Selected excerpt:
= = = =
Vacuity wrote:DanZ wrote:By the way, 5 other people have clicked on this movie so far, and no one else has gotten it right yet either.
4476661V1 is a bit off. People say they have tried both the left end of the track and the blob and both give wrong answers.
The track appears to be this one identified in
this thread and I think the target is the deflected particle at the end of the track.

Here is the relevant portion of 4476661V1 at deepest focus and same magnification as A & B:
I agree with Vacuity that
4476661V1 is a "bit off", i.e. poorly focussed. Not only is the putative track never fully focussed, the surface of the aerogel in fact never appears throughout the whole depth of the movie (we seem to be sub-surface all the way the down). For that reason, when I first came across the same movie I nearly clicked on 'Bad Focus' without further thought, but on noticing the top-right feature and its resemblance to the track in A & B (having now found it to be ubiquitous), took a closer look. Whilst this feature is blurrier, larger and more extended (whether having been artificially manipulated or being a different sample), I eventually decided to click on the vague small, highest blob right on the very edge of the frame (arrowed), being the closest equivalent to that which I've found is deemed 'correct' for A/B (the top-left in B), and conceivably the end of the track. And I
was scored correct! Only later did I find DanZ had
hinted at this.
= = = =
What you will do:
1/ In the forum post about movie 4476661V1, why did the writer end up clicking the vague, small, highest blob on the edge of the frame?
2/ Carry on the forum post about movie 4476661V1 from its last sentence.

Data section:
= = = =
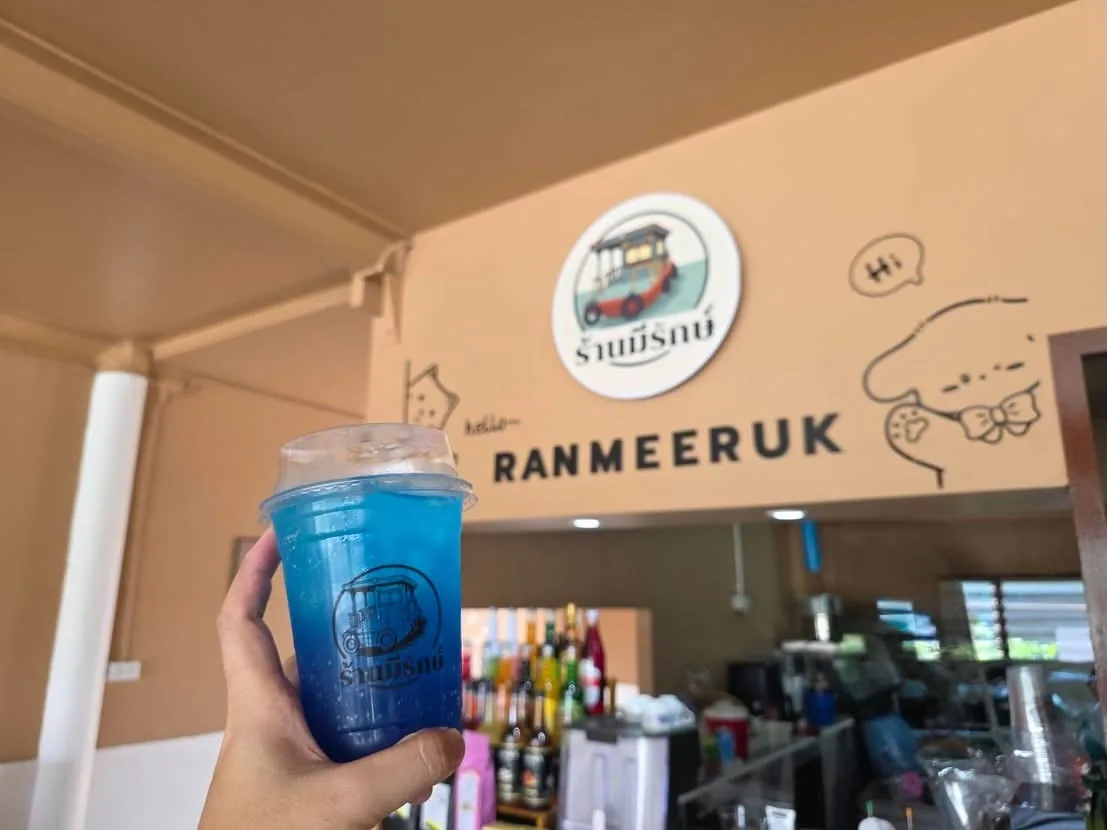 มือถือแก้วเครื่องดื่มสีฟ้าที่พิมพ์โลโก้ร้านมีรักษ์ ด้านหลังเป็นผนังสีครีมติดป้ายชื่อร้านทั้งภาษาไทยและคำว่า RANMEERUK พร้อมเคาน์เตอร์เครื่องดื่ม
= = = =
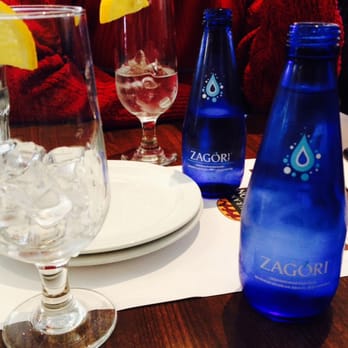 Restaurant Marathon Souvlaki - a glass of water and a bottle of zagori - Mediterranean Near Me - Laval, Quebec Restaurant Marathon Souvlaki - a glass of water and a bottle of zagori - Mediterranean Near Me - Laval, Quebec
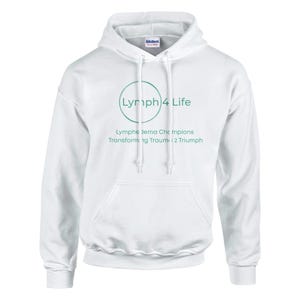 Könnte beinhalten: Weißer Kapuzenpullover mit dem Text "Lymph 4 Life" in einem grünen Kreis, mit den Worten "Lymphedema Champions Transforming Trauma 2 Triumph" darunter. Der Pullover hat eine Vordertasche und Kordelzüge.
= = = =
Expected results:
1/ The writer chose that blob because it was the closest match to the spot that had been scored correct in A and B, the top-left one in B, and because it could be the end of the track.

2/
How come then that
greuti has has found clicking on the most prominent blob(s) in A & B is acceptable; would this in fact be true in the case of the more extended 4476661V1?
Regarding zioriga's other similar-looking movie,
1552881V1, from the reasoning above I'd have clicked on the small(er) blob at coordinates 480,214 (470,220 seems to lie lower than and between both visible blobs, but hardly a long way away. Can we be told the 'correct' coordinates?)
It's for all these reasons that I've
asked what radius of tolerance in pixels the team take to be acceptable (and around what exactly).
Meanwhile, as Vacuity points out, there seems to be no evidence in 4476661V1 that the supposed track has extended from the surface, (a) because it peters out quite quickly into featureless areogel at all levels, (b) has been pasted so low as to be legitimately considered artefactual, and (c) because we never in fact
see the surface

!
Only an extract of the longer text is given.